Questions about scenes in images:
# # # # #

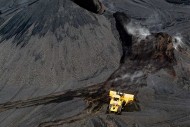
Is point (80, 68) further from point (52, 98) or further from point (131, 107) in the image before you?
point (131, 107)

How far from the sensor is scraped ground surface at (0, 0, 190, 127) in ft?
45.8

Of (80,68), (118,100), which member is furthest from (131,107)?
(80,68)

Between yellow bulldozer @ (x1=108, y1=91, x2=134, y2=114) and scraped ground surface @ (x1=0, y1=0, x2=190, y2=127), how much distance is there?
0.29 m

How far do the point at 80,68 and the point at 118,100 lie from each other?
9.73 feet

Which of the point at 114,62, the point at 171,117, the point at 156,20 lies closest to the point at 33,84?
the point at 114,62

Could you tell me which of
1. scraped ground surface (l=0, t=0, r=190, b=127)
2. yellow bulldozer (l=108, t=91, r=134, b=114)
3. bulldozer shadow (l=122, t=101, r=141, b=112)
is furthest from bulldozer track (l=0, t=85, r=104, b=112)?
bulldozer shadow (l=122, t=101, r=141, b=112)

# # # # #

> _Description of the task_
Copy every row above word for word, but leave the picture out of your copy.

> _Solution for this problem_
Is point (80, 68) further from point (52, 98) or further from point (131, 107) in the image before you?
point (131, 107)

How far from the sensor is scraped ground surface at (0, 0, 190, 127) in ft?
45.8

Of (80,68), (118,100), which member is furthest from (131,107)?
(80,68)

Between yellow bulldozer @ (x1=108, y1=91, x2=134, y2=114) and scraped ground surface @ (x1=0, y1=0, x2=190, y2=127), how much distance is there?
0.29 m

How far do the point at 80,68 and the point at 118,100 lie from each other?
9.73 feet

Which of the point at 114,62, the point at 171,117, the point at 156,20 lies closest to the point at 33,84?
the point at 114,62

Could you tell me which of
1. scraped ground surface (l=0, t=0, r=190, b=127)
2. yellow bulldozer (l=108, t=91, r=134, b=114)
3. bulldozer shadow (l=122, t=101, r=141, b=112)
is furthest from bulldozer track (l=0, t=85, r=104, b=112)?
bulldozer shadow (l=122, t=101, r=141, b=112)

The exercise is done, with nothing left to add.